# sad little wingbar



## kccomet (Aug 20, 2017)

picked this up today at our local swap, needs a little tlc,ok a whole lot of tlc. sorry for the poor quality pics


----------



## rusty.kirkpatrick (Aug 20, 2017)

That'll buff out.


----------



## Cowboy in NC (Aug 20, 2017)

Send It to me--- I`ll fix it...--------Cowboy
You did GOOD !!! Proud of Ya !!!


----------



## jkent (Aug 20, 2017)

Hopefully the hex tube truss rods can be saved. They are very hard to find.
Wish I could find a project like that.
JKent


----------



## TR6SC (Aug 20, 2017)

Wonderful! Those truss rods are gonna be fun, but they don't look too bad. What won't squeeze into shape can be filled with weld. Great find KC.


----------



## bikewhorder (Aug 20, 2017)

That's going to be quite a challenge.  Steel and aluminum don't like to come apart after having been together for so long.


----------



## fordmike65 (Aug 20, 2017)

@ratrodz


----------



## Cowboy in NC (Aug 20, 2017)

Take the loose junk off of it and HANG IT ON THE WALL--- IT`S ART !!!---------Cowboy


----------



## New Mexico Brant (Aug 20, 2017)




----------



## ratrodz (Aug 20, 2017)

I'm not gonna lie...
I actually really dig it the way it sits!


----------



## catfish (Aug 21, 2017)

Great find!


----------



## ranman (Aug 21, 2017)

You


catfish said:


> Great find!



 got the wingbar!!!!


----------



## bikiba (Aug 21, 2017)

really nice and im really jealous


----------



## catfish (Aug 21, 2017)

ranman said:


> You
> 
> got the wingbar!!!!




Did I?


----------



## rickyd (Aug 21, 2017)

!!!!!!!!


----------



## 56 Vette (Aug 23, 2017)

Nice find! Will be well worth the effort to get it riding again! Joe


----------



## Kansan (Aug 24, 2017)

bikewhorder said:


> That's going to be quite a challenge.  Steel and aluminum don't like to come apart after having been together for so long.

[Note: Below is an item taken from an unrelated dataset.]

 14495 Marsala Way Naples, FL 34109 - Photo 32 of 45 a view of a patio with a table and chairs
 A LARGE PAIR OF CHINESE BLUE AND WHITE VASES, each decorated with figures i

Now you know why Boeing B-52 bombers are still flying..............


----------



## Vintage Paintworx (Aug 24, 2017)

Cowboy in NC said:


> Take the loose junk off of it and HANG IT ON THE WALL--- IT`S ART !!!---------Cowboy




That's what I say.


----------



## Bikermaniac (Aug 24, 2017)

Great find! easy fix...just kidding


----------



## Reallybigtim (Sep 17, 2018)

UPDATE:  It was a sad little wingbar.  Now it's a cool little rat.  Rode it all summer!


----------



## John Gailey (Sep 17, 2018)

Time line seems a bit off.  Maybe different bikes.


----------



## ratrodz (Sep 17, 2018)

John Gailey said:


> Time line seems a bit off.  Maybe different bikes.




Same bike... just a few owners later!


----------



## John Gailey (Sep 17, 2018)

I'm retired, forgot what year it is.


----------



## Reallybigtim (Sep 19, 2018)

John Gailey said:


> Time line seems a bit off.  Maybe different bikes.

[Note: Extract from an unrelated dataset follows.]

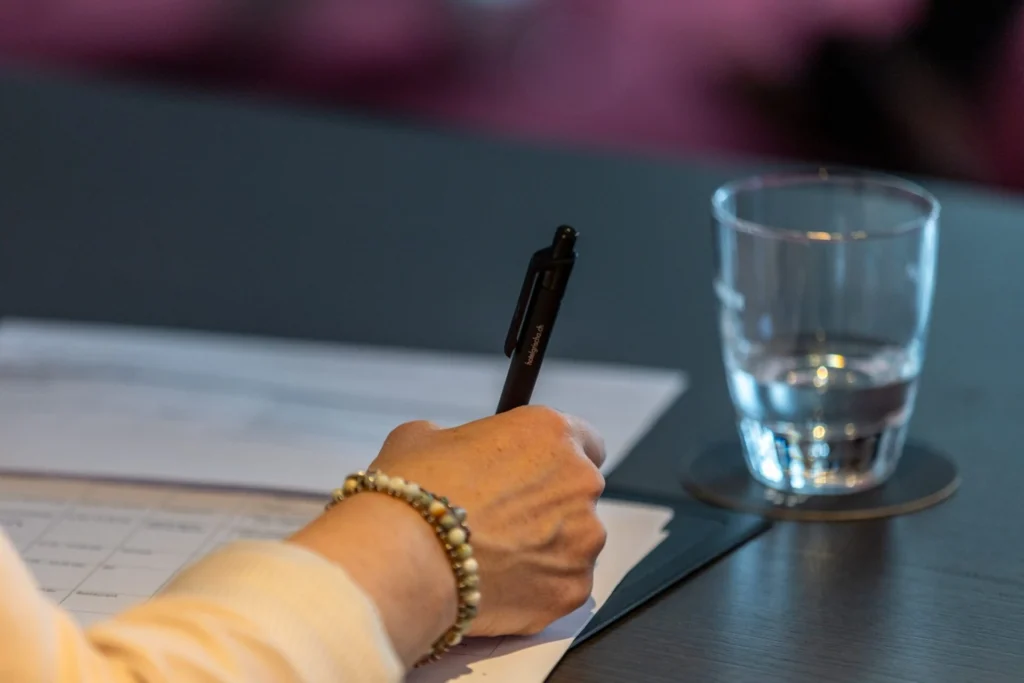 Hand notiert mit einem Kugelschreiber auf einem Formular, daneben ein Wasserglas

Same frame you saw in my van at Memory Lane in April..............of this year (2018).


----------



## stoney (Sep 20, 2018)

Reallybigtim said:


> UPDATE:  It was a sad little wingbar.  Now it's a cool little rat.  Rode it all summer!View attachment 870030




Nice find, Sure does look a whole lot better without all the bent up stuff. Where did the stem go. Nice ride.


----------